- Things to do -
A – Answer these from the bedwetting alarm text:
(i) Besides sounding, what do many wearable alarms do to wake deep sleepers?
(ii) In a wireless alarm, where is the transmitter attached?
(iii) What does a wireless alarm require of the child once the alarm unit is activated?
B – Please pick up the bedwetting alarm text after its final sentence and carry it on in the same encyclopedic style.

==== Document section

A wearable alarm is a design in which the child or patient wears the moisture sensor in or on their underwear or pajamas. This type of sensor will detect moisture almost immediately. The sensor is attached to the alarm unit with an electricity conducting wire or cable that can be worn under the shirt. Many wearable alarms vibrate as well as sound to wake deep sleepers.

===Wireless alarms===
A wireless bedwetting alarm is one in which the sensor and the alarm unit communicate by a means other than a wire. The transmitter, which senses the moisture, is directly attached to the child's underwear. The signal is transmitted wirelessly to a unit that is across the room from the child or an alarm unit in the child's room. Once the alarm unit is activated, it is necessary to get out of bed to turn it off. New wireless alarms add the convenience of also sounding an alarm in the caregiver's room, allowing both patient and caregiver to sleep in the comfort and privacy of their own beds and rooms. Multiple alarms in the house can further increase convenience. Remote controls can facilitate using the wireless bedwetting alarm system, and be especially convenient for the parent or caregiver.

========
==== Given data

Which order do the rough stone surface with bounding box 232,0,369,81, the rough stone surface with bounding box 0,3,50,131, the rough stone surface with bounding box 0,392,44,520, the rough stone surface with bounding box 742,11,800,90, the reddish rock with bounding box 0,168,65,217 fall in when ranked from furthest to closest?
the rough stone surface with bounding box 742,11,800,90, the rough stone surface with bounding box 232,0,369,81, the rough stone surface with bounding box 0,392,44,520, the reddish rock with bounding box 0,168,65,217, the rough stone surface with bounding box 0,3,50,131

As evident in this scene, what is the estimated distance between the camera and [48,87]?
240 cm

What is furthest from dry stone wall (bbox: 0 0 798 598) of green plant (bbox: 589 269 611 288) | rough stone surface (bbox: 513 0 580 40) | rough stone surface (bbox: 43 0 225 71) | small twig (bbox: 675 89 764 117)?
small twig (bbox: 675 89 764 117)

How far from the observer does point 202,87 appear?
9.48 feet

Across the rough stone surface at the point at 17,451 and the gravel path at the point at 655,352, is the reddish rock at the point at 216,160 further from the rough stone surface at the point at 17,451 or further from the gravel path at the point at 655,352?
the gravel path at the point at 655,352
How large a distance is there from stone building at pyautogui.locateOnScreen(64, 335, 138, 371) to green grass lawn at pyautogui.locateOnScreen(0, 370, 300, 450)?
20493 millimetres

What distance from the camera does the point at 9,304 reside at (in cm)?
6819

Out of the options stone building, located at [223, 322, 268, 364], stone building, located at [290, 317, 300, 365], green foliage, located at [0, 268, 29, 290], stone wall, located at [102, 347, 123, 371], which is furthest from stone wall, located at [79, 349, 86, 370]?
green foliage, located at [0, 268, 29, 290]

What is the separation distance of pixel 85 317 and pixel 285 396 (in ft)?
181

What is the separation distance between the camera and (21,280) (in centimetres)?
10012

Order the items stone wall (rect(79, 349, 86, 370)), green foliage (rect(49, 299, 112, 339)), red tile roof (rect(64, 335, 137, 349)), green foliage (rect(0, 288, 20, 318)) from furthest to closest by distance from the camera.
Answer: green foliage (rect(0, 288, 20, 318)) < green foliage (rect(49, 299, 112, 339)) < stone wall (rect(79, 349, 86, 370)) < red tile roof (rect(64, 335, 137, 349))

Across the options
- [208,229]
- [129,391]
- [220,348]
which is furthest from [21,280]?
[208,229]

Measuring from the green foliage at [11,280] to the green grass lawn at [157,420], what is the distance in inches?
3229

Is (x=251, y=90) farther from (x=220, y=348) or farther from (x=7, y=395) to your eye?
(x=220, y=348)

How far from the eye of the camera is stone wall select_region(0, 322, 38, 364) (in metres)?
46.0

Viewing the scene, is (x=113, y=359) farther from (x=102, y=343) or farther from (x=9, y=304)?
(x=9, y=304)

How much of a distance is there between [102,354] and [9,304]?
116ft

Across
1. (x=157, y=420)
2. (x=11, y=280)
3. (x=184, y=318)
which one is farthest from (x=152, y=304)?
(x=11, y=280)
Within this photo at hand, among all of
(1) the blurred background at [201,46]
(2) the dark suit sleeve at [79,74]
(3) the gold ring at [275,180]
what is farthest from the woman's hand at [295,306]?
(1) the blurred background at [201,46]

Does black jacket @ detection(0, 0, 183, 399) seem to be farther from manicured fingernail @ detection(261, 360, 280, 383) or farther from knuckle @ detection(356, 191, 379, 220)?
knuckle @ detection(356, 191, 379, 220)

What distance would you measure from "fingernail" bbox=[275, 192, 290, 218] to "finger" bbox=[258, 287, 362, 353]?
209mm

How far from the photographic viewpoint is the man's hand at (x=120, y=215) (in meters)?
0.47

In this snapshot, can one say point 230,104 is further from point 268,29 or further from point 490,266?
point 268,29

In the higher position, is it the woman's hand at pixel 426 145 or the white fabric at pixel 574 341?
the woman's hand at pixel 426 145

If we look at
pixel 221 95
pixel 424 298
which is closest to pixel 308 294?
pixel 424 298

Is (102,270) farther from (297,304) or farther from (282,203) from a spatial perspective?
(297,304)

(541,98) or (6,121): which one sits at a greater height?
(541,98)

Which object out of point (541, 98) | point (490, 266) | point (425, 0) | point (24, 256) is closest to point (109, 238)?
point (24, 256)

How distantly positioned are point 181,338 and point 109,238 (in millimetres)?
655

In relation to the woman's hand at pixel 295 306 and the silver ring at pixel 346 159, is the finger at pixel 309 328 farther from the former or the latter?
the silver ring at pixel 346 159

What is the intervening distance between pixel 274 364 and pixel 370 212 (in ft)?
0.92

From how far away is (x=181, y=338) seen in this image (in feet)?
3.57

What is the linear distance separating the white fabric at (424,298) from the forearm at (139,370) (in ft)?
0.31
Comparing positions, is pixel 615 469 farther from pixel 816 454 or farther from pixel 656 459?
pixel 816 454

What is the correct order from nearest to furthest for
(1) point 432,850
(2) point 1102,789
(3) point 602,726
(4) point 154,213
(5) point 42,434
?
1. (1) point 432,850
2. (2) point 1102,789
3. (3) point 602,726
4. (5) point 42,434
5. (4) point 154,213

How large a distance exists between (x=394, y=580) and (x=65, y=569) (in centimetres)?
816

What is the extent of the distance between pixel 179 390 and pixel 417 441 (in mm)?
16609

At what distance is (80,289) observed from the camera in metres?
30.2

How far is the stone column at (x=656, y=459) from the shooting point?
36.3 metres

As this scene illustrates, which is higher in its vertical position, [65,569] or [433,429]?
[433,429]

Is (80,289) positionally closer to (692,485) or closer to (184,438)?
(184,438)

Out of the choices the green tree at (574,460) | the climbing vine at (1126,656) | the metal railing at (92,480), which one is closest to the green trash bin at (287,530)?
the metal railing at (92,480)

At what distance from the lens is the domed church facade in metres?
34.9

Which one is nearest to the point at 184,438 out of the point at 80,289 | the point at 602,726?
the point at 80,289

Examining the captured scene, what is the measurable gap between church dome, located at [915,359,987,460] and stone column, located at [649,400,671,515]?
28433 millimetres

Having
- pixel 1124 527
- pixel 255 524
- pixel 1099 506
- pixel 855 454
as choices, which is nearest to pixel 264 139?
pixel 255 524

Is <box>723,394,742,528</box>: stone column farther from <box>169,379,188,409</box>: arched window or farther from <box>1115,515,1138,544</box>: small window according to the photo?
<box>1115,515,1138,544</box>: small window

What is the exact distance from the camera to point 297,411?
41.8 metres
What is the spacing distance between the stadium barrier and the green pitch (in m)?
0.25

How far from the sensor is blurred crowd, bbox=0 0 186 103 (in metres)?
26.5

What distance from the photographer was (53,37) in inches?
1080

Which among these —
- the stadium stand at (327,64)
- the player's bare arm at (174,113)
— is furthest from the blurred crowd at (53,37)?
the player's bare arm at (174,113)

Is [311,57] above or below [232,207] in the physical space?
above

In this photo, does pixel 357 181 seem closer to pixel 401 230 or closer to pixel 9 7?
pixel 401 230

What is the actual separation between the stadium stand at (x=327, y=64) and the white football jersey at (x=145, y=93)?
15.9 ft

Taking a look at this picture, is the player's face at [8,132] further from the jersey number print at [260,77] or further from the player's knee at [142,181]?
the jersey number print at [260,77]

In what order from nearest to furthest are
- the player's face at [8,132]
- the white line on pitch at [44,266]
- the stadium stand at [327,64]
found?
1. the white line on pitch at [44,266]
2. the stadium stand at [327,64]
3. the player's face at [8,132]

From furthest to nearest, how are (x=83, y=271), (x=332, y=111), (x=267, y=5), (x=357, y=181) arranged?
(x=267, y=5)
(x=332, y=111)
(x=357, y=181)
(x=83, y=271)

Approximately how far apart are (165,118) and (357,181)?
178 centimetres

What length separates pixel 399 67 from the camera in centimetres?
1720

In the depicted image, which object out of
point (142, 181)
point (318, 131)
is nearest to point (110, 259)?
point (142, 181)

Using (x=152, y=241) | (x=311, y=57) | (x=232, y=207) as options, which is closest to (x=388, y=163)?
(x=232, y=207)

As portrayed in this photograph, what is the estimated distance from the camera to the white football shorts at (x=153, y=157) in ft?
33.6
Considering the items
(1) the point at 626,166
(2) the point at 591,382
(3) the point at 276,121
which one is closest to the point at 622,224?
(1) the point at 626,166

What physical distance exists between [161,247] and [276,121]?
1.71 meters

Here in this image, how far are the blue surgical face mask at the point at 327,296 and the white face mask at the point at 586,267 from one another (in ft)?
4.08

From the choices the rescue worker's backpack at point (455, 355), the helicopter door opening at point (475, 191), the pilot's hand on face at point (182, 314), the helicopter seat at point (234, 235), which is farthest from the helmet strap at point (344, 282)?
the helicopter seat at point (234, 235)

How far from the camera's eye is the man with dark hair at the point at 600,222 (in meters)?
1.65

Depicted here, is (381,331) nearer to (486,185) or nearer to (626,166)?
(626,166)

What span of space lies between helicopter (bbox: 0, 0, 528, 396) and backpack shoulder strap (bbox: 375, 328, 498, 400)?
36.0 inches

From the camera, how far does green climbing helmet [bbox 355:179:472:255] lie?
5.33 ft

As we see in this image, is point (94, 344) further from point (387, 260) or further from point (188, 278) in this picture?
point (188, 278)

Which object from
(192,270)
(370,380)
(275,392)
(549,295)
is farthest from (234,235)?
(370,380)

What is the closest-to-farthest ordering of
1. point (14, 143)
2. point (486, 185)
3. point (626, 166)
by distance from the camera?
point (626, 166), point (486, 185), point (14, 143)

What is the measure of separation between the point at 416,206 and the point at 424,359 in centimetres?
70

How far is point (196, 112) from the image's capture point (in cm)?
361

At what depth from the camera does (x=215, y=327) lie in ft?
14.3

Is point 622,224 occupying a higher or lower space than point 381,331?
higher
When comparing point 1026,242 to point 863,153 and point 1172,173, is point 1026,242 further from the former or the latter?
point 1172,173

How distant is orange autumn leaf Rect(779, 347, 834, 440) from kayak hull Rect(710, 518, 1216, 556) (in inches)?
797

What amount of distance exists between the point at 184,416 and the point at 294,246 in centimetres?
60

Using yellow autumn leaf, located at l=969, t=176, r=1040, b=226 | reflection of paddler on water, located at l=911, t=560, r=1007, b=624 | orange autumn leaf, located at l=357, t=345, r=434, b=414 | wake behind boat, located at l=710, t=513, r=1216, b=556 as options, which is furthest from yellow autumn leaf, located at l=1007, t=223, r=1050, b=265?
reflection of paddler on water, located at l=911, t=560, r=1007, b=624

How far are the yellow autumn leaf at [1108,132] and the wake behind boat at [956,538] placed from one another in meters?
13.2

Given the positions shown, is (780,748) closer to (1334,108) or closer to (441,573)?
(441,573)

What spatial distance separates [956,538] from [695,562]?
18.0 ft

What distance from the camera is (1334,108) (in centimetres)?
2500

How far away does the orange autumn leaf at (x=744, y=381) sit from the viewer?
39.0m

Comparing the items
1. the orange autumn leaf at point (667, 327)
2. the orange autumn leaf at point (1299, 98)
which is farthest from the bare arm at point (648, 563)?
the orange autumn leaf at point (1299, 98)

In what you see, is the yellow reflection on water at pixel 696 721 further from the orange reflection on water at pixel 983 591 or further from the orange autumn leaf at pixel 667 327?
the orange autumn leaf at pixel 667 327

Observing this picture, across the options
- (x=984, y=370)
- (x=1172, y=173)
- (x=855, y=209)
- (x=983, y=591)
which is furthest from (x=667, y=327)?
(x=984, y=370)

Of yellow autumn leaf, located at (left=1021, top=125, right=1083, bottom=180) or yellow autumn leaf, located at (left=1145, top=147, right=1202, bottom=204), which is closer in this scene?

========

- Outputs for the tasks -
A –
(i) They vibrate.
(ii) Directly to the child's underwear.
(iii) Getting out of bed to turn it off.

B –
===Pad-type alarms===
Bell-and pad alarms do not attach to the child in any way. The moisture sensor is in the form of a pad or mat that the child sleeps on top of. The pad detects moisture after urine has leaked onto it. The alarm unit is connected with a cord and usually sits on the bedside stand. This alarm requires a larger amount of urine before the sensor can detect moisture. The person must be on the pad for it to sense moisture.

==Factors of treatment success==
Successful outcome of enuresis alarm treatment is associated with optimal motivation of the child and family, higher frequency of dry nights, and the absence of adverse environmental factors and psychiatric disorders.
Reduced efficacy of the treatment is associated with lack of concern shown by the individual, lack of supervision, inconsistent use, family stress, abnormal scores on behavioral checklists, psychiatric disorders in the individual, failure to awaken in response to the alarm, unsatisfactory housing conditions, and more than one wetting episode per night.